ESNAF MI, BOKSÖR MÜ, DÜŞMAN MI?
Şehir hayatı güzelliklerinin yanında zorluklarla da dolu bir hayattır.
Medeniyetin, kültürün şehirlerde vücut bulup ilerlemenin şehir hayatındaki etkinlikler sonucu oluştuğu inkar edilemez bir gerçektir.
Her şehirde yaşayan insanlar hak, hukuk, adalet kurallara razı olup bu şartlara uyarak yaşama alışkanlığı kazanmamışlarsa şehir hayatı zorluklarının da yaşandığı bir hayat haline gelir.
Şehirde caddeler vardır, sokaklar vardır, araçlar geçsin diye kaldırımlar vardır, yayalar geçsin caddeden gidip araç sürücülerine zorluk çıkarmasın ki diye, belli yerlerde çok kutuları vardır çöpler, izmaritler atılsın diye.
Bir de esnaf kaldırımları işgal etmesin hatta sokak ve caddeleri ve çöplerini insanlara zarar verecek yerlere atmasın diye onları kontrol eden zabıta teşkilatı elemanlar vardır.
Zabıtanın görevi vazife sorumluluk ve yetkisi içinde kalarak esnaf, satıcı ve diğer görev alanındaki insanlara uyarıda bulunmak,kural bozanları kamunun zararına olacak durumları amirleri ile ya da emniyet birimleri ile paylaşarak ortadan kaldırmaktır diye biliyorum.
Geçenlerde şehrimizin Düvenönü meydanından geçen zabıta ile esnaf arasında bir kavgaya şahit olduk. Öncesini bilmiyorum ama benim gördüğüm iletişim işi yapan bir dükkandan çıkan esnaflar cadde kenarında nöbet tutar durumda bekleyen zabıta memurlarına kafa, yumruk, sopa ellerine ne geçti ise saldırıya geçtiler. Düşmana saldırıyor hırsı ile küfürler ederek yapılan saldırı dakikalarca sürdü. Ben de 112'yi arayıp güvenlik güçlerini olay mahaline davet ederek saldırının ve kavganın önlenmesine yardımcı olmaya çalıştım.
Merak ettiğim konu esnaf arkadaşlar nasıl bir hınçla bu saldırıyı hep birlikte ve hakaretler ederek yapıyorlar,bu cesareti nerden alıyorlar, kime güveniyorlar ve kendilerini ne zannediyorlar.

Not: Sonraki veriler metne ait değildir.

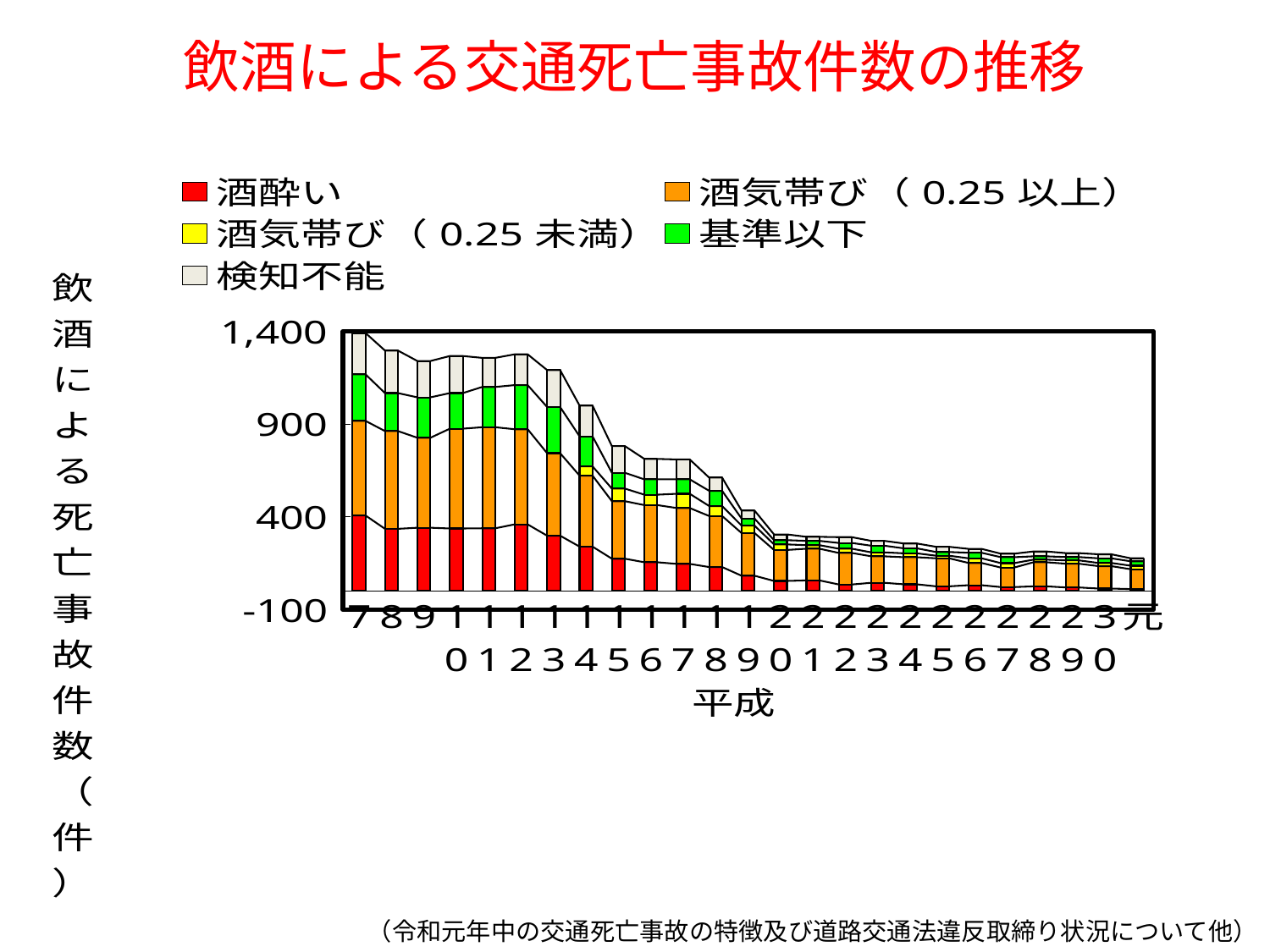
Do the total bar heights rise or fall from 平成7 to 令和元? fall Which year has the tallest stacked bar? 平成7 What colour represents 酒酔い in the legend? red What is the title of the chart on the slide? 飲酒による交通死亡事故件数の推移 How many series does the legend list? 5 Is the total for 平成20 greater or less than 400? less Which has the larger total, 平成7 or 平成20? 平成7 How many bars (years) are plotted along the x axis? 25 Is the total for 平成7 greater or less than 900? greater Is the total for 平成13 greater or less than 900? greater What kind of chart is shown on the slide? bar chart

Bazende zabıta arkadaşlar yetki gereği ceza yazdıklarında esnaf tarafından amirlerine şikayet edildiklerini,amirlerinin de kural çiğneyen esnafın yanında yer alarak kendilerine sahip çıkılmadığını, kendilerinin de bu duruma çok üzülüp görev yapma iştah ve cesaretlerini kaybettiklerini ifade edip dert yanıyorlar.
Bunlar doğru serzenişler. Dükkanında olması gereken ürünleri kaldırıma,sokağa, caddeye taşan tezgahlar açarak satışa sunan bakkal, manav, kuruyemişçi, lokantacı esnafına neden gerekli kanunlar uygulanmaz, neden ona ceza yazan zabıtaya bu cezayı sen öde der amirleri anlamak mümkün değil.
Yayalar, ailesi ile arkadaşı ile kaldırımda yürüyemiyor, esnafı uyaran zabıta yumrukla, sopa ile kafa atarak dövülüyor ise eşkıyalar esnaf olarak şehre inmiş demektir. İnanın hiçbir insan bunlara göz yumsun diye belediyelerimize oy vermedi, göreve getirmedi. Yazıktır, günahtır. Yöneticilerimiz, esnafımız bir türlü kanunlara, kurallara razı medeni toplum olamıyoruz.